▶ [AIM] Could you render the stretch from the line containing "this 1270×952 image." through the line containing "broken concrete debris [193, 914, 278, 929]" as a Markdown table with columns No. and Line, one numbered row per line and blank lines skipped?

▶ [DATA IN THIS EXERCISE]
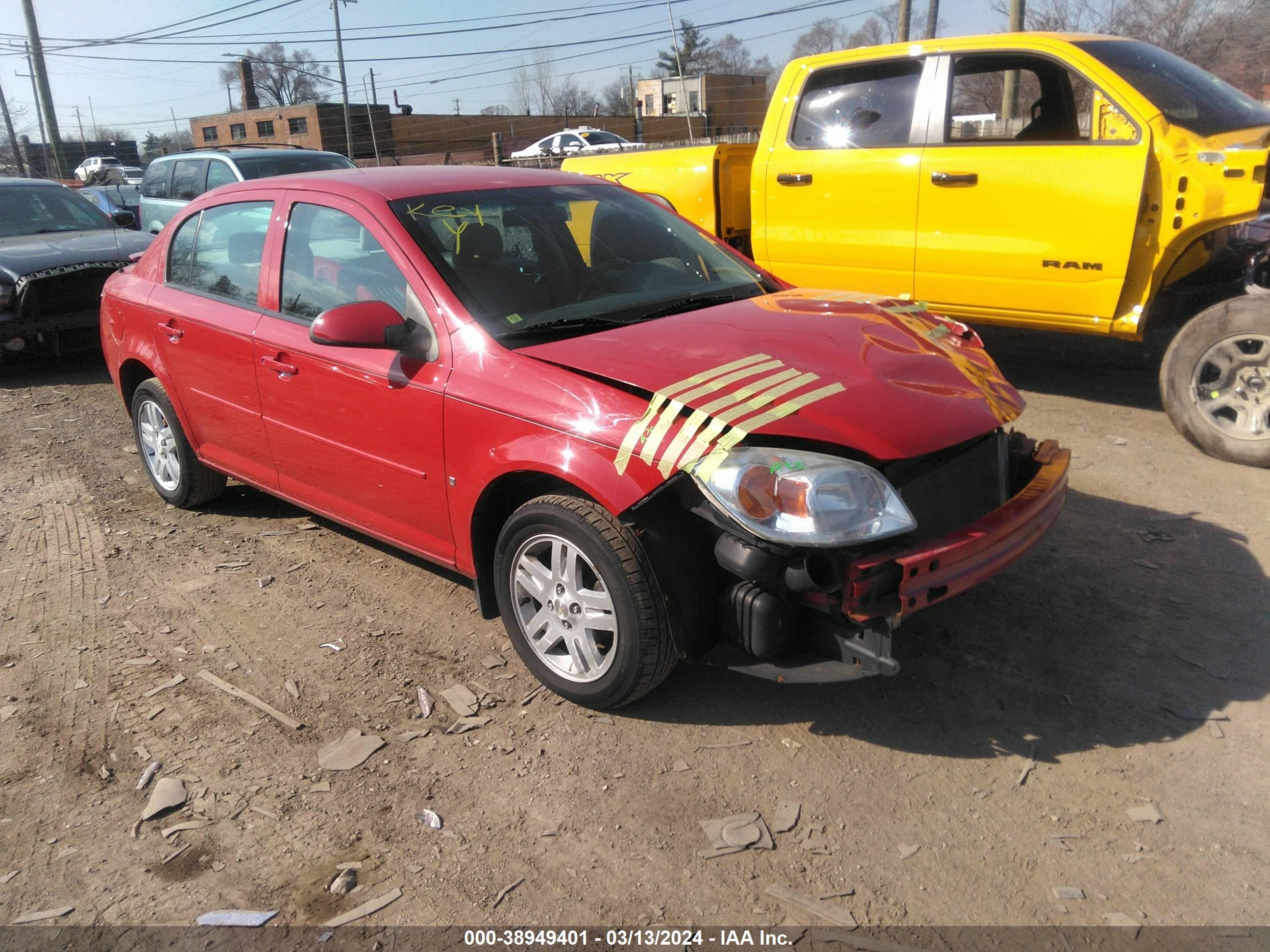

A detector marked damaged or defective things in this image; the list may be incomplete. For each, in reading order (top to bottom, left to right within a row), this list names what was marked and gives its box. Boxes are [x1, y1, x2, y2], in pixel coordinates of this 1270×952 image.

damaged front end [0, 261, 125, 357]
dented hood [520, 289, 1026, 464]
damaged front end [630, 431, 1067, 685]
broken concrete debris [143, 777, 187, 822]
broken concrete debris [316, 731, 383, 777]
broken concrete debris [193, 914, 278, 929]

---

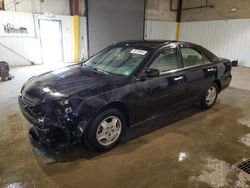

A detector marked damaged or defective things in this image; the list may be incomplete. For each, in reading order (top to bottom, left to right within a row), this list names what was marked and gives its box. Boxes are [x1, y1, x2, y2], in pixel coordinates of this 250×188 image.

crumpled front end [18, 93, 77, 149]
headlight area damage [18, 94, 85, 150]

▶ [EXERCISE SOLUTION]
| No. | Line |
|---|---|
| 1 | A detector marked damaged or defective things in this image; the list may be incomplete. For each, in reading order (top to bottom, left to right within a row), this list names what was marked and gives its box. Boxes are [x1, y1, x2, y2], in pixel coordinates of this 1270×952 image. |
| 2 | damaged front end [0, 261, 125, 357] |
| 3 | dented hood [520, 289, 1026, 464] |
| 4 | damaged front end [630, 431, 1067, 685] |
| 5 | broken concrete debris [143, 777, 187, 822] |
| 6 | broken concrete debris [316, 731, 383, 777] |
| 7 | broken concrete debris [193, 914, 278, 929] |